Cervical corpectomy is a surgical procedure performed to decompress the nerve roots and/or spinal cord by removing vertebrae in the cervical spine (neck). While the portion of the bone that immediately surrounds the spinal cord remains, the entire vertebral body and the surrounding disk spaces are removed. Spinal fusion to stabilize the spine and join the adjacent vertebrae is almost always required.
The procedure is generally used to treat multilevel cervical stenosis, in which bone spurs create spinal cord pressure. It may also be recommended for patients with other degenerative spine conditions such as herniated disks, or for tumors or infections of the spine. Cervical corpectomy is an extensive surgery and is usually only recommended for patients with significant spinal cord problems that cannot be resolved with anterior cervical discectomy, and when symptoms such as severe pain, extreme muscle weakness, and difficulty with motor function are present.

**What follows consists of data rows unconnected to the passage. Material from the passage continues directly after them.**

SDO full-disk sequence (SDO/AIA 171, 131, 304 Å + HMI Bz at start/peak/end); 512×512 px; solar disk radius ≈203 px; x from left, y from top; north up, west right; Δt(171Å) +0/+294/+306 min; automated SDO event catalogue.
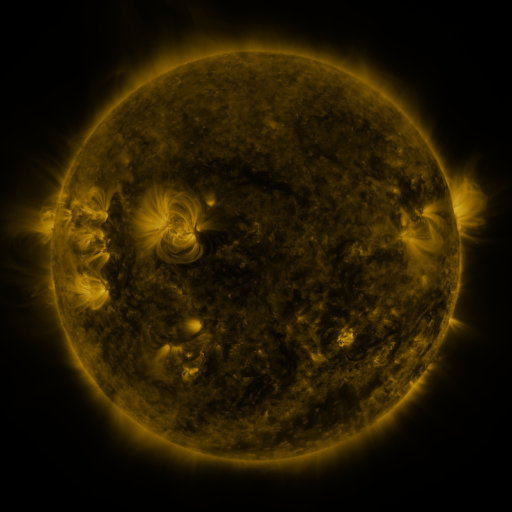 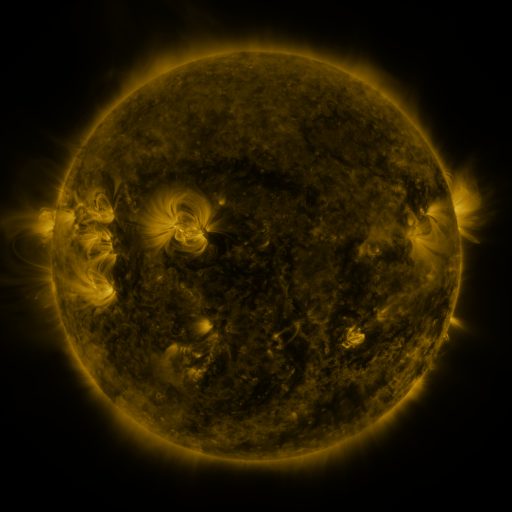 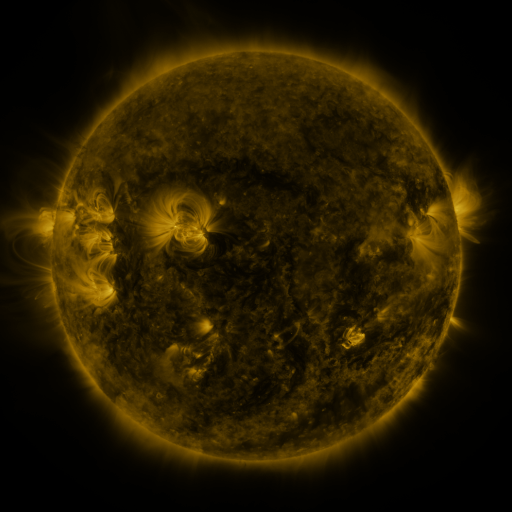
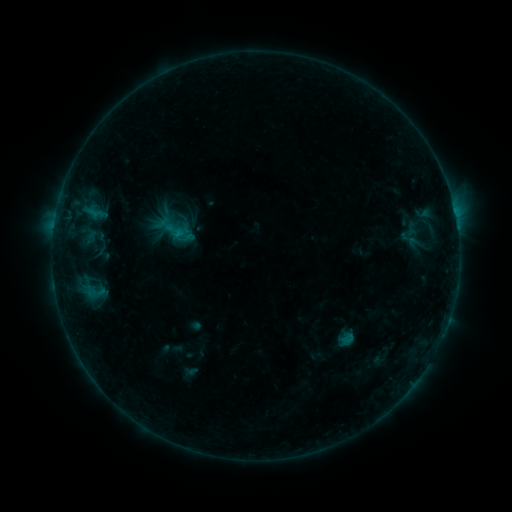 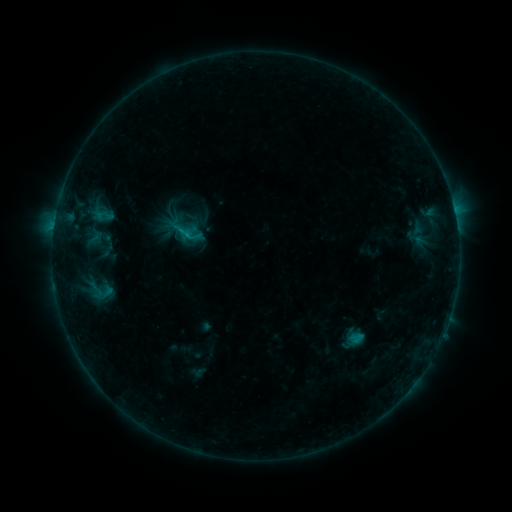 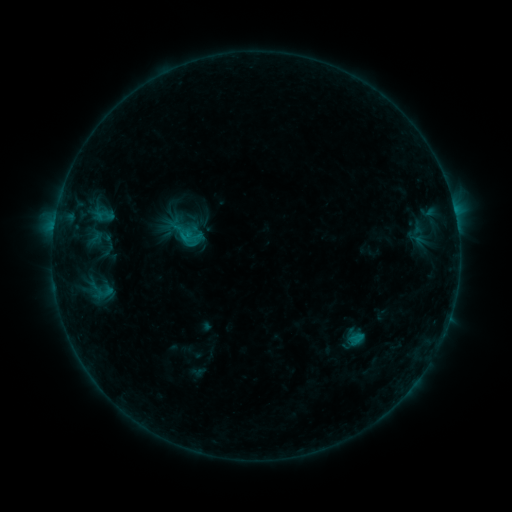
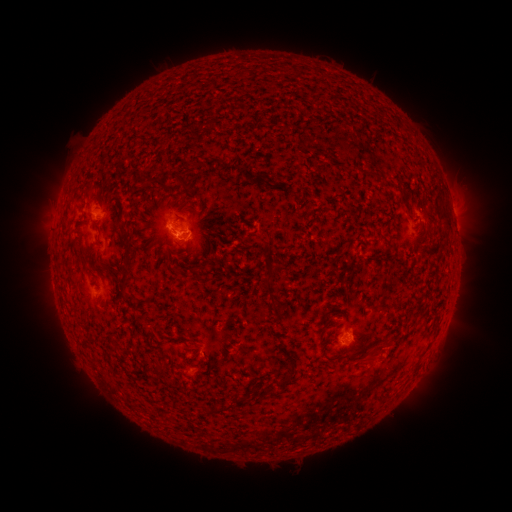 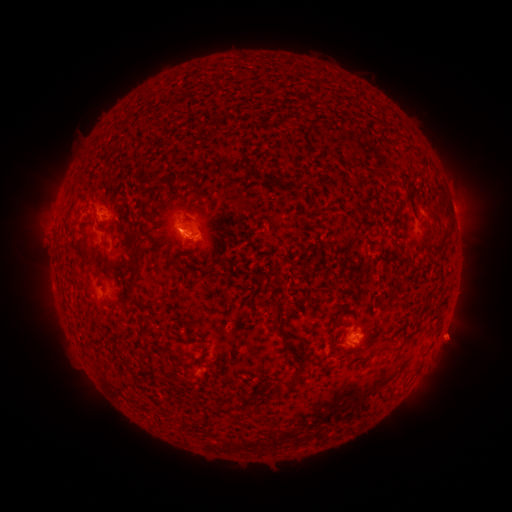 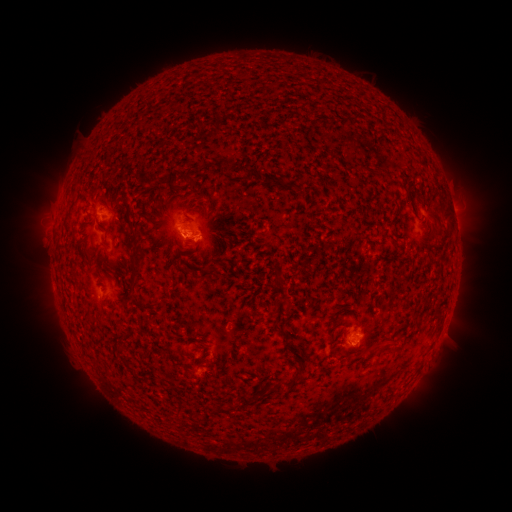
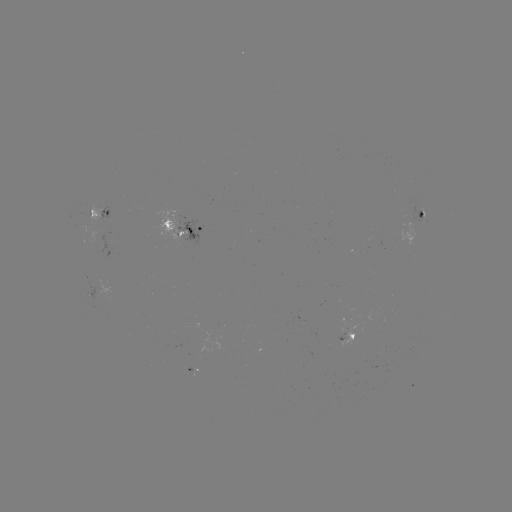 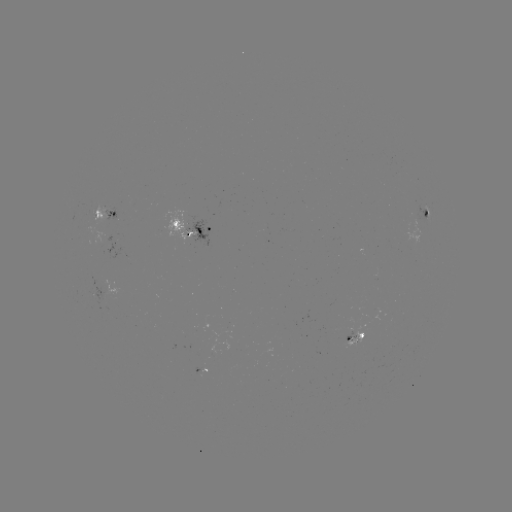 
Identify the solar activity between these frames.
B7.3 flare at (362, 334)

During the procedure, the patient is under general anesthesia, and the surgeon makes an incision in the front of the neck to allow access to the cervical spine. The surgeon uses small instruments to remove the disks above and below the vertebral body and to separate the vertebral body from the back of the vertebra. The bone graft (either donated bone, bone graft substitute or bone taken from the patient’s hip) is then placed and affixed to stabilize the spine before the incision is closed. A special brace or collar will be placed by the surgeon to provide further stability, and will be worn for approximately six weeks until it is removed by the surgeon.
Once surgery is complete, the patient will remain in the hospital for monitoring and treatment of postsurgical pain with medication. It is normal for continued pain immediately after surgery, particularly around the incision. Recovery time in the hospital varies from patient to patient, and the length of stay is dependent upon a number of factors, including how extensive the surgery.
Most patients begin walking and sitting in a chair the day after surgery. Outpatient physical therapy may be prescribed to help with pain and inflammation and to regain function and control of the neck muscles. The surgeon will coordinate a specific postoperative recovery plan for all patients based upon the type of work they perform, their preoperative activity level, the extent of their surgery and how quickly they are healing.